Mental illness to “unsoundness of mind” - The Parliamentary Standing Committee on Home Affairs, led by BJP MP Brij Lal, had suggested changing the term "mental illness" in the proposed laws to "unsound mind". They argued that "mental illness" was too broad and could include mood swings or voluntary intoxication, while "unsound mind" was more specific.

Power to commute sentence- According to National Law University Delhi’s Project 39A, the BNSS proposes changes to the government's power to commute sentences. Currently, besides the President or Governor's constitutional authority to reduce a sentence under Article 72 and Article 161 respectively, the Central and State governments can also reduce a sentence through statutory provisions. 


“In the BNSS, Cl.475 titled ‘Power to commute sentence’ lays down the extent of this statutory power. Cl.475 corresponds to s.433 CrPC. However, new changes proposed in the BNSS lead to ambiguity in the manner in which different sentences are to be treated for commutation, while also reflecting a tendency towards enhanced punishments,” the Project 39A report states.

Community service as punishment - In a first, community service has been introduced as a punishment for "minor" offences, including criminal defamation. Other offences where community service has been added as punishment is for public servants engaging in unlawful trade, failure to appear in response to a proclamation notice, theft of properties valued at less than Rs 5,000 that has been compensated for by the convict, and trespassing while intoxicated.

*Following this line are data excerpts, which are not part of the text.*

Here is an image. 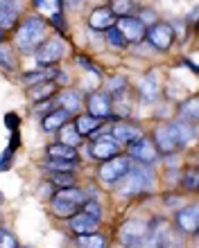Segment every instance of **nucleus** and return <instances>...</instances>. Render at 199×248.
Listing matches in <instances>:
<instances>
[{
    "mask_svg": "<svg viewBox=\"0 0 199 248\" xmlns=\"http://www.w3.org/2000/svg\"><path fill=\"white\" fill-rule=\"evenodd\" d=\"M129 167H132V160L127 156H113L100 167V178H102V183L113 185L129 171Z\"/></svg>",
    "mask_w": 199,
    "mask_h": 248,
    "instance_id": "4",
    "label": "nucleus"
},
{
    "mask_svg": "<svg viewBox=\"0 0 199 248\" xmlns=\"http://www.w3.org/2000/svg\"><path fill=\"white\" fill-rule=\"evenodd\" d=\"M106 41H109V46H113V47H127V46H129V43L125 41V36H122L116 27L106 30Z\"/></svg>",
    "mask_w": 199,
    "mask_h": 248,
    "instance_id": "34",
    "label": "nucleus"
},
{
    "mask_svg": "<svg viewBox=\"0 0 199 248\" xmlns=\"http://www.w3.org/2000/svg\"><path fill=\"white\" fill-rule=\"evenodd\" d=\"M0 43H2V30H0Z\"/></svg>",
    "mask_w": 199,
    "mask_h": 248,
    "instance_id": "43",
    "label": "nucleus"
},
{
    "mask_svg": "<svg viewBox=\"0 0 199 248\" xmlns=\"http://www.w3.org/2000/svg\"><path fill=\"white\" fill-rule=\"evenodd\" d=\"M75 129L80 136H88V133H93V131L100 129V120L93 118V115H80V118L75 120Z\"/></svg>",
    "mask_w": 199,
    "mask_h": 248,
    "instance_id": "22",
    "label": "nucleus"
},
{
    "mask_svg": "<svg viewBox=\"0 0 199 248\" xmlns=\"http://www.w3.org/2000/svg\"><path fill=\"white\" fill-rule=\"evenodd\" d=\"M77 246L80 248H104L106 246V239L98 232L93 235H77Z\"/></svg>",
    "mask_w": 199,
    "mask_h": 248,
    "instance_id": "27",
    "label": "nucleus"
},
{
    "mask_svg": "<svg viewBox=\"0 0 199 248\" xmlns=\"http://www.w3.org/2000/svg\"><path fill=\"white\" fill-rule=\"evenodd\" d=\"M82 208H84V212H86V215H91V217H95V219H100V212H102V210H100V205H98L95 201H86L84 205H82Z\"/></svg>",
    "mask_w": 199,
    "mask_h": 248,
    "instance_id": "37",
    "label": "nucleus"
},
{
    "mask_svg": "<svg viewBox=\"0 0 199 248\" xmlns=\"http://www.w3.org/2000/svg\"><path fill=\"white\" fill-rule=\"evenodd\" d=\"M179 115L183 122H190V124H197V97H190L188 102L179 106Z\"/></svg>",
    "mask_w": 199,
    "mask_h": 248,
    "instance_id": "26",
    "label": "nucleus"
},
{
    "mask_svg": "<svg viewBox=\"0 0 199 248\" xmlns=\"http://www.w3.org/2000/svg\"><path fill=\"white\" fill-rule=\"evenodd\" d=\"M118 151H120V142H116L113 136L98 138L93 142V147H91V154H93L95 158H100V160H109V158L118 156Z\"/></svg>",
    "mask_w": 199,
    "mask_h": 248,
    "instance_id": "14",
    "label": "nucleus"
},
{
    "mask_svg": "<svg viewBox=\"0 0 199 248\" xmlns=\"http://www.w3.org/2000/svg\"><path fill=\"white\" fill-rule=\"evenodd\" d=\"M129 156L136 158V160H140L143 165H152V163H156L159 151H156V147H154L152 138L140 136L138 140H133V142L129 144Z\"/></svg>",
    "mask_w": 199,
    "mask_h": 248,
    "instance_id": "9",
    "label": "nucleus"
},
{
    "mask_svg": "<svg viewBox=\"0 0 199 248\" xmlns=\"http://www.w3.org/2000/svg\"><path fill=\"white\" fill-rule=\"evenodd\" d=\"M147 232H149V226H147L145 221H140V219H129L127 223H122L118 237L125 246H138V244L145 239Z\"/></svg>",
    "mask_w": 199,
    "mask_h": 248,
    "instance_id": "7",
    "label": "nucleus"
},
{
    "mask_svg": "<svg viewBox=\"0 0 199 248\" xmlns=\"http://www.w3.org/2000/svg\"><path fill=\"white\" fill-rule=\"evenodd\" d=\"M64 52H66L64 39H57V36H54V39L43 41V43L36 47V61H39L41 65H52V63H57V61H61Z\"/></svg>",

Following the Parliamentary Standing Committee's suggestions, the revised bill now includes a definition of community service as “work which the Court may order a convict to perform as a form of punishment that benefits the community, for which he shall not be entitled to any remuneration”.

Death penalty for mob lynching- Mob lynching could attract the death penalty, depending on the severity of the crime.

Punishment for sexual intercourse on false promises- Section 69 of the BNS, 2023, introduces a new offence for engaging in sexual intercourse under false pretences such as promising marriage or under a false identity.